DEPARTMENT OF TRANSPORTATION ANNOUNCES MORE THAN $5 MILLION TO IMPROVE BRIDGE PROJECTS This week the administration announce 29 bridge projects across Kansas will receive more than $5 million as part of the Kansas Local Bridge Improvement Program (KLBIP). The KLBIP is a state-local partnership initiative that provides funds to replace or rehabilitate locally-owned deficient bridges to improve the Kansas infrastructure. The KLBIP is a state-local partnership initiative included in the Kelly Administration’s bipartisan, 10-year Eisenhower Transportation Legacy Program, or IKE. The Kelly administration reinstated KLBIP in 2019 to assist cities and counties by providing up to $150,000 toward the replacement or rehabilitation of a bridge on the local roadway system. For this recent round of KLBIP selections, a total of 62 applications were received with requests for $10.5 million in funds. There are approximately 19,300 bridges on Kansas’ local road systems. About 26% – or 5,000 – of those bridges are in poor condition or unable to meet today’s weight and vehicle requirements. The KLBIP targets bridges 20-50 feet in length and a daily vehicle count of less than 100. Locally we received one of those grants, specifically 1.25 miles north of K-192 on 255th Street over Dawson Creek in LVCO.

"BLESSED" BILLS Any Senate Bills introduced in committee that have not passed out of the Senate at this point are considered dead unless they go through a special procedure, by design. Bills introduced in or referred to the Assessment & Taxation, Federal & State Affairs, and Ways & Means committees are considered “blessed” – referred from their original committees to one of those exempt committees – and means that they they may end up continuing per the intent of the conservative leadership. These bills, which have not made it to the Senate floor yet, include: ● ATTACKS ON PUBLIC SCHOOLS: Elections have consequences, and unfortunately for our state, Kansas elected a lot of legislators in recent years who want to dismantle public education. One example is SB 455 which would allow K-12 students to transfer to and attend school in any school district in the state, which would disproportionately harm poorer districts with more vulnerable students. Another bill, SB 496 capitalizes on national social media manipulation of parents’ anxieties around learning by suggesting that our public schools – which are subject to strict oversight by the state – are hiding nefarious materials used to brainwash our children. This “Parents’ Bill of Rights” co-opts civil rights language in order to undermine our public school teachers and districts that teach and care for Kansas kids. The House has had a similar bill go from the K-12 Ed Budget committee to the Appropriations committee... ● SOCIAL SAFETY NET: SB 501, puts hurdles in place for people to get food assistance, the timing of which couldn't be worse as we come out of a once-in-a-generation pandemic and food prices rising significantly. They also blessed SB 478 (Utilities), SB 340 (Education), SB 341 (Education), and SB 152 (Judiciary). Other bills not listed are still able to continue moving, including some oppressive Elections bills that erode access to voting. Stay tuned!

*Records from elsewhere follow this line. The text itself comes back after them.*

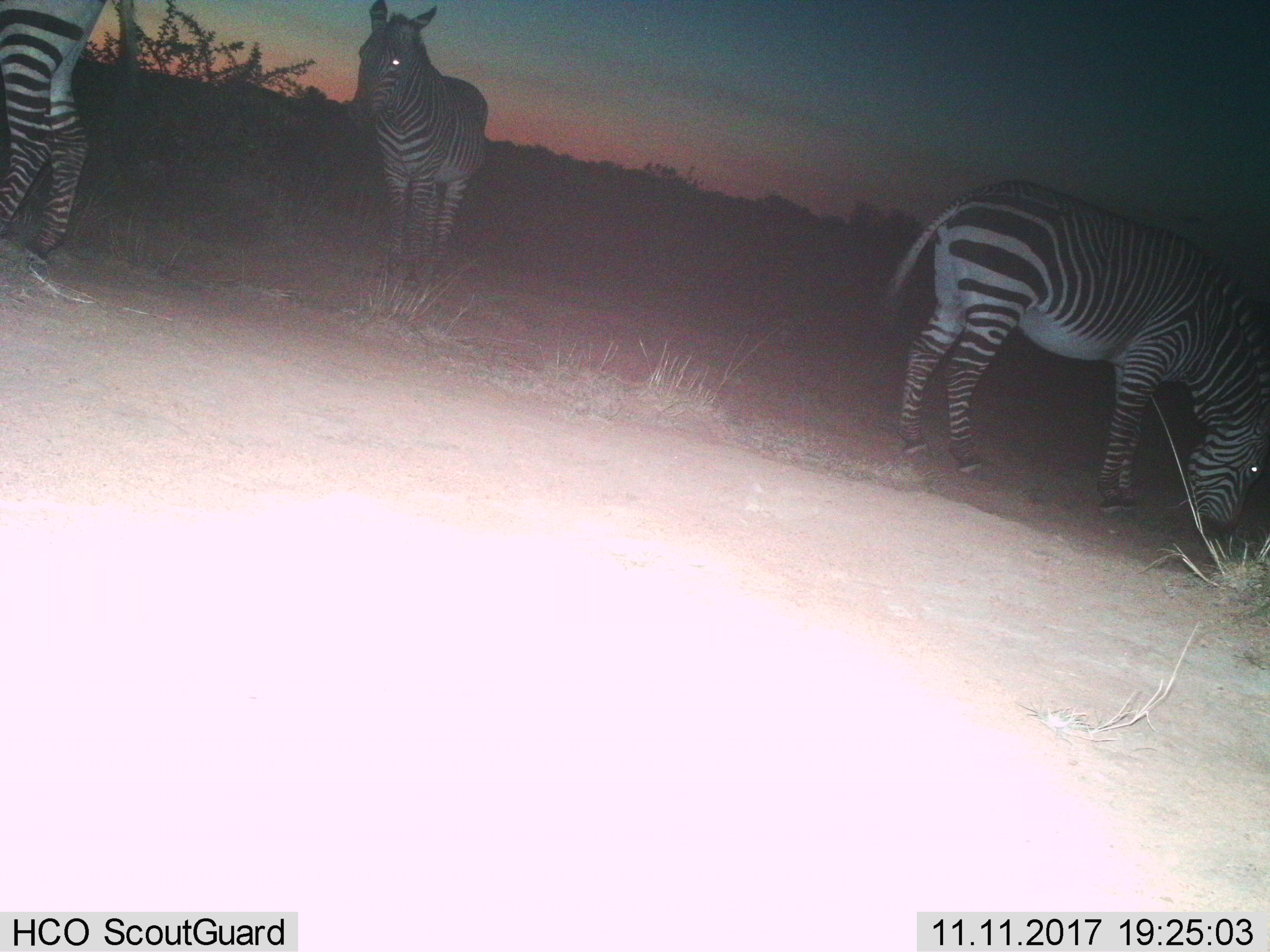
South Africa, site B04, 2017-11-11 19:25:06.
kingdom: Animalia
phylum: Chordata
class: Mammalia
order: Perissodactyla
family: Equidae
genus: Equus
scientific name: Equus zebra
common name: mountain zebra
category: zebramountain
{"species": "zebramountain (mountain zebra) (Equus zebra)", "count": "3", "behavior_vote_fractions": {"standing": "100%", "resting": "0%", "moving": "12%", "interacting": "12%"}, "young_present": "0%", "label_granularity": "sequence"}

LOCAL MANUFACTURING INVESTMENT EARNS NATIONAL AWARD Business Facilities “Impact Awards” had 14 categories, each to acknowledge an organization’s investments in its state and community. Investing in LVCO, Hill’s Pet Nutrition and the Kansas Department of Commerce received a national award for economic development. Hill’s Pet Nutrition and the Department of Commerce were presented with this award in the Specialty Manufacturing category because of Hill’s expansion and investment in Tonganoxie.

In June 2021, Hill’s reported plans to build a new, sustainable pet food manufacturing plant in Leavenworth County. Plans are to invest more than $325 million and build a 300,000 sq. ft. facility at the Tonganoxie Business Park, creating at least 80 new jobs for the community by 2025, which would make Hill’s one of the largest employers in that community.